In the rule, CMS finalized a “phased-in” approach to implementing new program integrity requirements for disclosure of affiliations with disclosable events, rather than requiring disclosures by every newly enrolling or revalidating provider or supplier. While we applaud CMS for its policy, which reduces burden for the majority of physicians, we remain concerned that the finalized disclosure requirements on specialty physicians to participate in the Medicare program would erect new barriers to the practice of medicine and increase compliance risk. Specifically, CMS finalized that upon request, physicians would be required to disclose any and all “affiliations” they had within the previous 5 years with a currently or formerly enrolled Medicare, Medicaid, or Children’s Health Insurance Program (CHIP) provider or supplier that has ever had a “disclosable event.” If CMS determines that any of the disclosed affiliations poses an undue risk of fraud, waste, or abuse, then the agency would deny or revoke the provider’s or supplier’s Medicare enrollment.

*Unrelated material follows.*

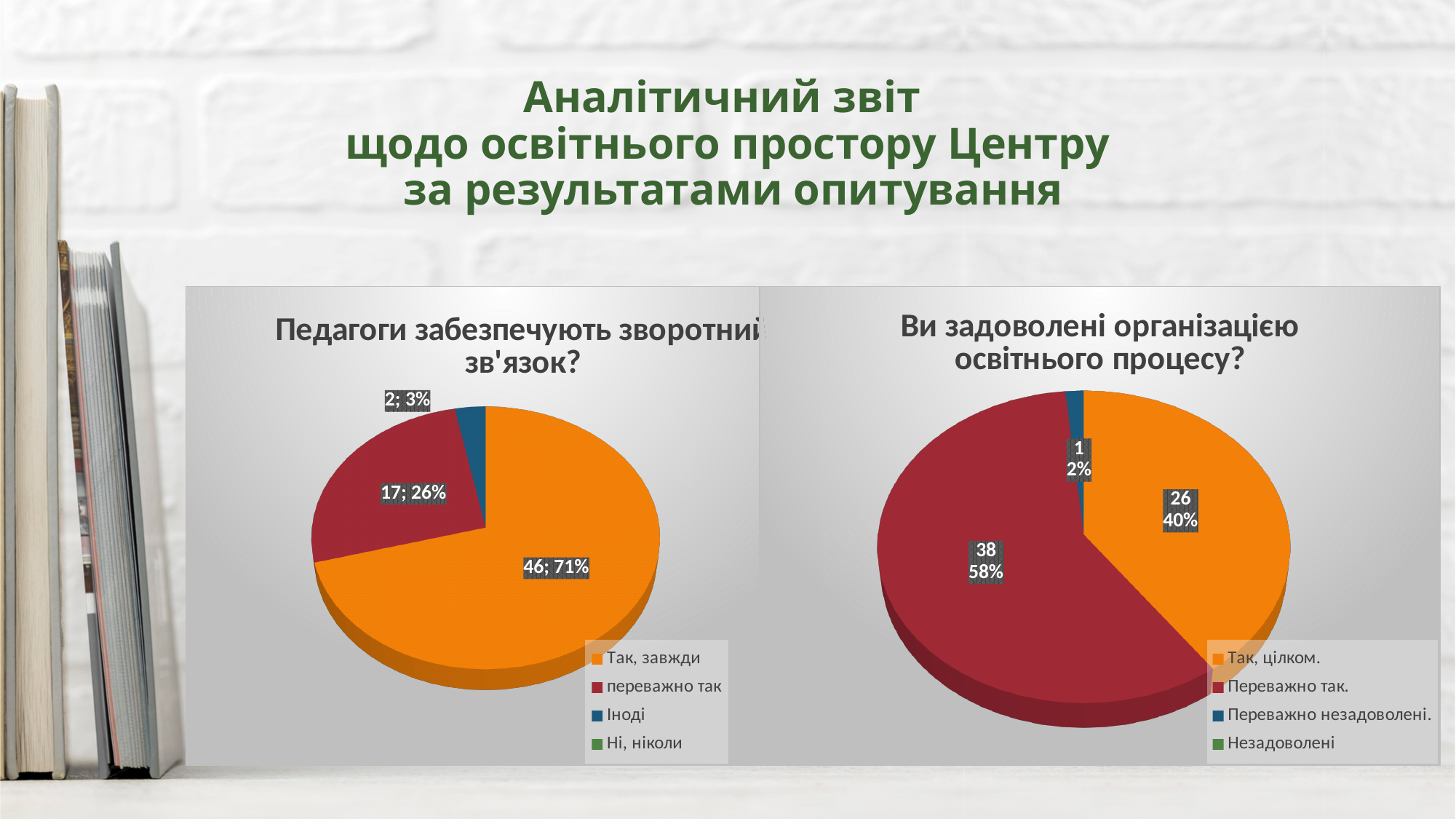
In the left chart 'Педагоги забезпечують зворотний зв'язок?', what is the value for 'Так, завжди'? 46; 71% In the right chart 'Ви задоволені організацією освітнього процесу?', what percentage share does 'Так, цілком.' have? 40% In the right chart 'Ви задоволені організацією освітнього процесу?', which category has the largest slice? Переважно так. In the left chart 'Педагоги забезпечують зворотний зв'язок?', how many entries does the legend list? 4 In the left chart 'Педагоги забезпечують зворотний зв'язок?', what is the difference in count between 'Так, завжди' and 'переважно так'? 29 In the left chart 'Педагоги забезпечують зворотний зв'язок?', what percentage share does 'переважно так' have? 26% In the right chart 'Ви задоволені організацією освітнього процесу?', what is the value for 'Переважно так.'? 38 What type of chart is the right chart 'Ви задоволені організацією освітнього процесу?'? Pie chart In the left chart 'Педагоги забезпечують зворотний зв'язок?', which category has the smallest slice? Іноді In the right chart 'Ви задоволені організацією освітнього процесу?', what colour is the 'Переважно так.' slice? Red In the right chart 'Ви задоволені організацією освітнього процесу?', which is larger: 'Так, цілком.' or 'Переважно незадоволені.'? Так, цілком. In the right chart 'Ви задоволені організацією освітнього процесу?', what is the difference between 'Переважно так.' and 'Так, цілком.'? 12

The Alliance asserts many specialty physicians who are targeted for disclosure reporting will experience difficulty not only identifying and tracking affiliations for a rolling 5-year period, but also ascertaining whether such affiliations have been subject to disclosable events at any point in time.

We urge CMS to carefully evaluate the usefulness of this data and whether changes can be made to reduce the scope of data required for reporting. Additionally, we ask CMS to work with specialty physicians to develop guidance for determining the existence of disclosable events among their affiliations.